L’examen des pièces fait apparaître l’absence d’attestation de témoin direct des différents faits invoqués par M.[K] [B] ou des éléments relativement succincts voire imprécis tel que le courriel de Mme [X] [VA], relativement flou concernant les informations qu’elle lui aurait communiquées; la réponse très brève de M.[G] s’agissant des intrusions non autorisées dans les mails de M.[K] [B]; les deux courriers d’alerte de M.[T] qui dans son premier courrier fait mention d’un collègue de M.[K] [B] qui aurait confirmé les dires de ce dernier mais sans donner le nom de ce témoin ni sollicité une attestation de sa part (pièce 10).
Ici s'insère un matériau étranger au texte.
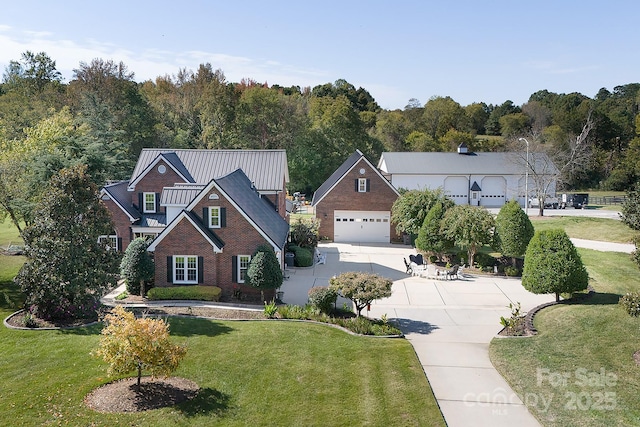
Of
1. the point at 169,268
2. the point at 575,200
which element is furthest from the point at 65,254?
the point at 575,200

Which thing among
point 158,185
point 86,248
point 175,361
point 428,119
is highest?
point 428,119

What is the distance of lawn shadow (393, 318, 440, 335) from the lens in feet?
68.9

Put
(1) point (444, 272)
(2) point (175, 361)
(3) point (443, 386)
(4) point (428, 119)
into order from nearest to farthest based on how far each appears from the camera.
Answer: (2) point (175, 361), (3) point (443, 386), (1) point (444, 272), (4) point (428, 119)

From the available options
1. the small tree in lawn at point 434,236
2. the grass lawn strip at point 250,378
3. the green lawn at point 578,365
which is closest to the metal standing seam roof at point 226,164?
the small tree in lawn at point 434,236

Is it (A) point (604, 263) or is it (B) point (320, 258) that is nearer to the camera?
(A) point (604, 263)

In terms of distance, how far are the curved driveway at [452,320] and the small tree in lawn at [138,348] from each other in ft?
24.4

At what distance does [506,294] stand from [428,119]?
7553 centimetres

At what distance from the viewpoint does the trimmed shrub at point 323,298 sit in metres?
22.4

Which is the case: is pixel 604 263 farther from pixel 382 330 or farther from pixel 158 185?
pixel 158 185

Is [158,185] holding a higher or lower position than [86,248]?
higher

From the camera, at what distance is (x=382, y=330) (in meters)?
20.4

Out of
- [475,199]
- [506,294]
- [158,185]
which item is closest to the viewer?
[506,294]

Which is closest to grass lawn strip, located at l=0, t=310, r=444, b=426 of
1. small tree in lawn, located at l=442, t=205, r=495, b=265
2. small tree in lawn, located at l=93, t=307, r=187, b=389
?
small tree in lawn, located at l=93, t=307, r=187, b=389

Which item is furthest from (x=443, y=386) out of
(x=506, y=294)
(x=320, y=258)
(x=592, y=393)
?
(x=320, y=258)
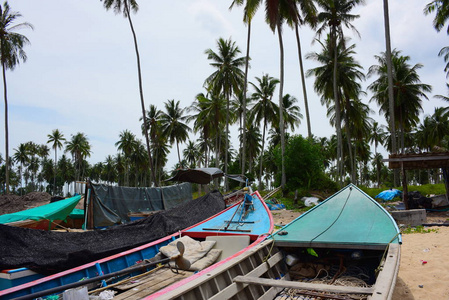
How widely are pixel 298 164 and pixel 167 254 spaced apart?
17410 mm

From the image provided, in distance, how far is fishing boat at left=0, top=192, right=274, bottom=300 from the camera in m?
4.27

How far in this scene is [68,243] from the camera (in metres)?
5.80

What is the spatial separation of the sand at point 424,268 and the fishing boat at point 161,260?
253cm

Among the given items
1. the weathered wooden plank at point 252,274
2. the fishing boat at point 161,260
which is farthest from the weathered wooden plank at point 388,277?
the fishing boat at point 161,260

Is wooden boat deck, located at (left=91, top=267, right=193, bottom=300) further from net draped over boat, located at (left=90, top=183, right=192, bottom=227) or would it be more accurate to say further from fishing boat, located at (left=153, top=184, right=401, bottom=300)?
net draped over boat, located at (left=90, top=183, right=192, bottom=227)

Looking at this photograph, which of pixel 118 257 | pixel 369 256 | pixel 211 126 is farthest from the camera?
pixel 211 126

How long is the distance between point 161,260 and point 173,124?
103 ft

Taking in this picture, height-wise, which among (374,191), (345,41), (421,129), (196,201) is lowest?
(374,191)

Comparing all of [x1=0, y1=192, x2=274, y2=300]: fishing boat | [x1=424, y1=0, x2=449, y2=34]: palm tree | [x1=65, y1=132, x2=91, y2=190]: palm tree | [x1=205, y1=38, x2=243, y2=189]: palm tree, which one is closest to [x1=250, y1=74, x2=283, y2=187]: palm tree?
[x1=205, y1=38, x2=243, y2=189]: palm tree

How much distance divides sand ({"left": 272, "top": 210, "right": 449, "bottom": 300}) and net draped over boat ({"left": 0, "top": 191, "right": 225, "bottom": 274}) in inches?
197

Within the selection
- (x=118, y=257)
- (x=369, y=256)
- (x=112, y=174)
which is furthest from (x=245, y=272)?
(x=112, y=174)

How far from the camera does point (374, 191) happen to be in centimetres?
2573

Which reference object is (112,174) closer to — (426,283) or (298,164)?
(298,164)

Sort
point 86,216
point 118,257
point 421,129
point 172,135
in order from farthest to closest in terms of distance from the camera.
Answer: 1. point 421,129
2. point 172,135
3. point 86,216
4. point 118,257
Ainsi, comme relevé par les premiers juges, la plupart des pièces produites résultent du propre discours de M.[K] [B] ou sont très évasives. La journée du télétravail a été mise en place dans un délai raisonnable, précision faite que l’employeur n’est pas tenu par un avis émanant du médecin traitant du salarié. Le message de Mme [X] [VA] est particulièrement imprécis et insuffisant à corroborer quoi que ce soit. Il en est de même du courriel de M.[G] qui, s’agissant de l’intrusion dans la boîte mail du salarié, n’émet qu’une simple supposition. L’échange de SMS présenté comme étant un échange avec son ex compagne est inopérant, aucun élément ne permettant d’établir l’identité des rédacteurs et rien dans son contenu ne venant confirmer la nature et l’origine des faits. Enfin, M.[K] [B] ne produit aucun élément sur les autres reproches qu’il formule à l’égard de son employeur tel que la question des permanences, de la formation continue, les insultes, les moqueries, les persécussions qu’il dit avoir subi de la part de ses collègues et/ou hiérarchie. Il ne produit aucun élément permettant, à supposer qu’ils aient eu lieu, d’analyser les vols de PC et la dégradation du labo comme étant des actes dirigés à l’encontre de M.[K] [B].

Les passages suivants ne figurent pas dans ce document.